- **Esercizi di applicazione**
A - Trascrivete il passo del testo di studio che si apre con le parole contenenti "Quirra. Aspettando l’11" e si chiude con "Ma non solo.", sostituendo "PISQ" con "poligono".
B - Secondo il testo di studio, chi ha riconfermato il rinvio a giudizio per i 20 indagati?

Quirra. Aspettando l’11 luglio, qualcosa sulla superperizia Mariani
Lo scorso 18 giugno si è tenuta la prima udienza davanti al Gup Nicola Clivio riguardo al “processo Quirra”. Il Pm Domenico Fiordalisi ha riconfermato il rinvio a giudizio per i 20 indagati: militari e comandati del PISQ, medici e periti della società di valutazione SGS (Gruppo Fiat) e dell’Università di Siena, incaricate negli anni passati di effettuare degli studi al fine di accertare i livelli di inquinamento nel PISQ. Ma non solo.

- **Blocco dati**
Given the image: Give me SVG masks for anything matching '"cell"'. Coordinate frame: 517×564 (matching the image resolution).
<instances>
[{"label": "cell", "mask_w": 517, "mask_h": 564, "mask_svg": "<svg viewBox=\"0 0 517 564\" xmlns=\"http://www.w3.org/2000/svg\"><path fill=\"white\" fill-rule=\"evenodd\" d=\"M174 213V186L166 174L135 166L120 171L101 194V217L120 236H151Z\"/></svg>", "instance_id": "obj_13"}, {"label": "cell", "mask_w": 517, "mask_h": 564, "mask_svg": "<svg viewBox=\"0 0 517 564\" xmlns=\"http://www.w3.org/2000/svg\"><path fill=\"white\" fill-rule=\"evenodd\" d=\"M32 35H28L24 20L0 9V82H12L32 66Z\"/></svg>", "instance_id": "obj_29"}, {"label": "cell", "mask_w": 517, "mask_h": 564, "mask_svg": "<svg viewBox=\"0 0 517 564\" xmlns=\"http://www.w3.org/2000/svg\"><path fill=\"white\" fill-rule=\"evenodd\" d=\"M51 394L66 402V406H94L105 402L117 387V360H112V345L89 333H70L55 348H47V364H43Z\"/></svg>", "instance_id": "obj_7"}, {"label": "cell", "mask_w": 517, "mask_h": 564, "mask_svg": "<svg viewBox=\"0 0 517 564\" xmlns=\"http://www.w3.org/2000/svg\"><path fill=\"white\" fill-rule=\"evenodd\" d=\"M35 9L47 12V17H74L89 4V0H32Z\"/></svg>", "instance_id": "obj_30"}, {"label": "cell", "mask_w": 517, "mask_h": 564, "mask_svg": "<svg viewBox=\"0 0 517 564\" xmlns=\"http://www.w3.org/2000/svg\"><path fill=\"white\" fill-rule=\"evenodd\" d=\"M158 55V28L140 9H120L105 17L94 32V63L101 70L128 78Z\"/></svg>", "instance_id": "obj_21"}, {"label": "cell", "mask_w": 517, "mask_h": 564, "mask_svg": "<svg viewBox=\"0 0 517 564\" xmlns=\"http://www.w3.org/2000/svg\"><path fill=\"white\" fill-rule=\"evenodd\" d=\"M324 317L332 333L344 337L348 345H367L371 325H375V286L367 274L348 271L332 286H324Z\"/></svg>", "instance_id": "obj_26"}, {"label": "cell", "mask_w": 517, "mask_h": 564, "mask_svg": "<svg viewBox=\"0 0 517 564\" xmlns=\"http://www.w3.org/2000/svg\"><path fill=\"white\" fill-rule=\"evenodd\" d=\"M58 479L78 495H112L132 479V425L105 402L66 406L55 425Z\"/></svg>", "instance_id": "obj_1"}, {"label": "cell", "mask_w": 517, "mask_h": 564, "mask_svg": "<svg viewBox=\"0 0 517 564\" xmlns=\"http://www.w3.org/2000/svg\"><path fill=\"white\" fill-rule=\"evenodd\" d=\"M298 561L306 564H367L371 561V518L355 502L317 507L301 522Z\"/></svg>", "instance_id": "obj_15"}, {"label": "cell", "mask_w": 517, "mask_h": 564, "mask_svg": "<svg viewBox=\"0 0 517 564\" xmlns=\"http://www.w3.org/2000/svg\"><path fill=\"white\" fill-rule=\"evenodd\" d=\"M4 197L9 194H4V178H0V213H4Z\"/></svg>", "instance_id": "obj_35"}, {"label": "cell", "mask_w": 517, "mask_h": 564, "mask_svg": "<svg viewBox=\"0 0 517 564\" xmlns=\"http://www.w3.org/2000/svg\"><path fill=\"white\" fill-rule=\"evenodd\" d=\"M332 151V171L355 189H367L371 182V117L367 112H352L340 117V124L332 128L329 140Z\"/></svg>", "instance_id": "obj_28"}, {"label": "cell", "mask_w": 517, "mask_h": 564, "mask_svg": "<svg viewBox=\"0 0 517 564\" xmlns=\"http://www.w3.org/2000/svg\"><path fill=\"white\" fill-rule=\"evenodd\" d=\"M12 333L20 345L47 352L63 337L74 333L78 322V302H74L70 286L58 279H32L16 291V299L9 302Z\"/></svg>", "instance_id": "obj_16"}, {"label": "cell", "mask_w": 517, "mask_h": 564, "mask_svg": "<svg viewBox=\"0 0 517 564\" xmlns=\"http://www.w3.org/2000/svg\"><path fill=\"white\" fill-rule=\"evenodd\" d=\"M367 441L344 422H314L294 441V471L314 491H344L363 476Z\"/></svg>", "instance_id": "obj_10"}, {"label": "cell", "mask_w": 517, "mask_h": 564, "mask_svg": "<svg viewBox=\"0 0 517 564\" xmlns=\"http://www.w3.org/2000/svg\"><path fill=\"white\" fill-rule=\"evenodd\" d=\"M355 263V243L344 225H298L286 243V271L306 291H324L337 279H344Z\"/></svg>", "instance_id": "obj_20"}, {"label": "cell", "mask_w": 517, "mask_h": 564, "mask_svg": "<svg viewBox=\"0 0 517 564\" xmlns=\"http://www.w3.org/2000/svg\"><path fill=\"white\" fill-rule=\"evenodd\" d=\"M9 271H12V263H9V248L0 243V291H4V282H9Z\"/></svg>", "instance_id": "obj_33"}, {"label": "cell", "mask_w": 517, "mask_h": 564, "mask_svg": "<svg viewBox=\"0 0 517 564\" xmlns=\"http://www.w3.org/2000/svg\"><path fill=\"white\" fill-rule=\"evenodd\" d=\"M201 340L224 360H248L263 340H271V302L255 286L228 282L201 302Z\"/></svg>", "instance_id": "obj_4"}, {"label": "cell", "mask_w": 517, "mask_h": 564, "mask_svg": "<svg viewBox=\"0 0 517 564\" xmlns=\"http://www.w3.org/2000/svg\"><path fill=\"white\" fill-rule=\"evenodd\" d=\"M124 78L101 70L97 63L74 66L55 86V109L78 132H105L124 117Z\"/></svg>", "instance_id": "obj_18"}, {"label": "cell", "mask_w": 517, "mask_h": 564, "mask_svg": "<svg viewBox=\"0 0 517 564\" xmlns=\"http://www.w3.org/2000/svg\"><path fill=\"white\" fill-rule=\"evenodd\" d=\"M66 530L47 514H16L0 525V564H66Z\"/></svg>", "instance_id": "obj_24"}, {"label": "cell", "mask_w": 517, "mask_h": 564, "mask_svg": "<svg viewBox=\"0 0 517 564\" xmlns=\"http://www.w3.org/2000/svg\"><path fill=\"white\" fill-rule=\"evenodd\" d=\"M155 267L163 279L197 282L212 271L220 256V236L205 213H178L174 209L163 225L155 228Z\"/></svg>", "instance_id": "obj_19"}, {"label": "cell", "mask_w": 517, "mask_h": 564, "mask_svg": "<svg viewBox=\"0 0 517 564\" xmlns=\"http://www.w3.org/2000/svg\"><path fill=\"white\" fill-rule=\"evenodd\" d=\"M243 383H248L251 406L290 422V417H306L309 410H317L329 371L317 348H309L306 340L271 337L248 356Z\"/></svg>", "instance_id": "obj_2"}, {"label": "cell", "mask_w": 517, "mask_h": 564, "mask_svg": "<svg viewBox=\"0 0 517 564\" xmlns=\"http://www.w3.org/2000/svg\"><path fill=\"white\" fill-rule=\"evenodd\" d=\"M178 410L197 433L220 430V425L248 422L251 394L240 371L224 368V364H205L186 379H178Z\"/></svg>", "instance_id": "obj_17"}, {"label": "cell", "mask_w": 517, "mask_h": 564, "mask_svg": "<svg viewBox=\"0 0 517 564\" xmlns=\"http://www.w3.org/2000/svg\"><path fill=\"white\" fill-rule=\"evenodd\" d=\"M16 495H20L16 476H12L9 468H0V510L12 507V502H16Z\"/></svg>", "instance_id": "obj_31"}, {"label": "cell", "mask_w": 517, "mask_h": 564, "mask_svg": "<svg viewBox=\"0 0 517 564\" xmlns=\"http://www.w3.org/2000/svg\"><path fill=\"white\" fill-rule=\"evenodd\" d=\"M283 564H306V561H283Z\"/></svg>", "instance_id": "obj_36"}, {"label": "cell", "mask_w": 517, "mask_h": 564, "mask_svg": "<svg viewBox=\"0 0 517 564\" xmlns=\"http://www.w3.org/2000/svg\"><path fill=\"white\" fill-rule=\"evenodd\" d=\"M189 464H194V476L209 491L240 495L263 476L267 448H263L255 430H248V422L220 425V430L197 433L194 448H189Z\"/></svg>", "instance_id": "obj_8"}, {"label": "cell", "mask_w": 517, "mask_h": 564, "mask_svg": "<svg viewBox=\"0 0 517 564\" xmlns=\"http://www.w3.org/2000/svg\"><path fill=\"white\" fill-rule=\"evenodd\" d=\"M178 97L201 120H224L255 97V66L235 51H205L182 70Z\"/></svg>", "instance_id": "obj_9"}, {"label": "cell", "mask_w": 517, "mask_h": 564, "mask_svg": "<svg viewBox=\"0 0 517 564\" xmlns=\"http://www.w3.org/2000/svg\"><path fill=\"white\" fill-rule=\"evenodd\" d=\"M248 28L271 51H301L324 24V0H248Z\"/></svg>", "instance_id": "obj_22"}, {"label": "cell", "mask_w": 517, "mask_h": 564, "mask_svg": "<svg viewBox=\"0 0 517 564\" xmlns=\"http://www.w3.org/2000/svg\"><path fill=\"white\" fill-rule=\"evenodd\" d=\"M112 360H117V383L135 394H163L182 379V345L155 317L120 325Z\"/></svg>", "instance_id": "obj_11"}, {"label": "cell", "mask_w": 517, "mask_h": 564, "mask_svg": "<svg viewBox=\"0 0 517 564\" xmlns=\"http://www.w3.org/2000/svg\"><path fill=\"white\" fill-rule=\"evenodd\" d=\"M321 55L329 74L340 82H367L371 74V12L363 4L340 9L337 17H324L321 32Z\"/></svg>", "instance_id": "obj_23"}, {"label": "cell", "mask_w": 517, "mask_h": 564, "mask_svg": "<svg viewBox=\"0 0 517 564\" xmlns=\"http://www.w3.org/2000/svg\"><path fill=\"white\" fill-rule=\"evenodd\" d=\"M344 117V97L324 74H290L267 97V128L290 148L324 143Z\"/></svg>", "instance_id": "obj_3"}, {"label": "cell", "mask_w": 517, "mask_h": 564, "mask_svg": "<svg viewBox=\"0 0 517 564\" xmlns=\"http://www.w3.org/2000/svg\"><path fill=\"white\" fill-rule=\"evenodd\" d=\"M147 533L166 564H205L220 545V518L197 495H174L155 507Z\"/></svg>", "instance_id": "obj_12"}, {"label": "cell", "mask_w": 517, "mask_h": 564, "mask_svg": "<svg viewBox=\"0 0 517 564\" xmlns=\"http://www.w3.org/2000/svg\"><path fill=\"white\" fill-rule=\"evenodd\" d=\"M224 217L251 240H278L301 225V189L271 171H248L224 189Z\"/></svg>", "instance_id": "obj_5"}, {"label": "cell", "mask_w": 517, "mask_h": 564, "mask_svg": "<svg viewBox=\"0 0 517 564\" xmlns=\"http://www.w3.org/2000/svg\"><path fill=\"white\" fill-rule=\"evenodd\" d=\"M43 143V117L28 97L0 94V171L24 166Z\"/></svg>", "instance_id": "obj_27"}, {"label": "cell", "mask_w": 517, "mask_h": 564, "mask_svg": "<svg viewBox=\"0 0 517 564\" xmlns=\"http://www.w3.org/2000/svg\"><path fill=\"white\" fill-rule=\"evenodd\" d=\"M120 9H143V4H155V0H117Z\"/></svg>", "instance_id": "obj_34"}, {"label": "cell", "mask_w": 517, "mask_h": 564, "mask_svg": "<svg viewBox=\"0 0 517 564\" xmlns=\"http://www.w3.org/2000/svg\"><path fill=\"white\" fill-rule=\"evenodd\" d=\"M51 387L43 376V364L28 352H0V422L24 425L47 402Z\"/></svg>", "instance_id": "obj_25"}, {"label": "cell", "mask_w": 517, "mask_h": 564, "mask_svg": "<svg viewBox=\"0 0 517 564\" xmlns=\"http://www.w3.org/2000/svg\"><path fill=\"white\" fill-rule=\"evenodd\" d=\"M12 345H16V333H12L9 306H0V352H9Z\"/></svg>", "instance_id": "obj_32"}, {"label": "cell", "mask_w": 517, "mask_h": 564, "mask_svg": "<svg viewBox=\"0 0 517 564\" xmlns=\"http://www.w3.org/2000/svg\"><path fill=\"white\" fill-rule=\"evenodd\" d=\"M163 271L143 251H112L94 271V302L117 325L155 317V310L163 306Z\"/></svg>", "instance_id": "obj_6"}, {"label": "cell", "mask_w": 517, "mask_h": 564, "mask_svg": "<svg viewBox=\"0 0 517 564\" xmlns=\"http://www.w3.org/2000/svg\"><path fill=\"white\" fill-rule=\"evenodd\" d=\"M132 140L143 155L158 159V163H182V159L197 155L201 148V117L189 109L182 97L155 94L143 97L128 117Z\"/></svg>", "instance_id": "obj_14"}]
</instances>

- **Risultati per esercizio**
A -
Quirra. Aspettando l’11 luglio, qualcosa sulla superperizia Mariani
Lo scorso 18 giugno si è tenuta la prima udienza davanti al Gup Nicola Clivio riguardo al “processo Quirra”. Il Pm Domenico Fiordalisi ha riconfermato il rinvio a giudizio per i 20 indagati: militari e comandati del poligono, medici e periti della società di valutazione SGS (Gruppo Fiat) e dell’Università di Siena, incaricate negli anni passati di effettuare degli studi al fine di accertare i livelli di inquinamento nel poligono. Ma non solo.

B - Il Pm Domenico Fiordalisi.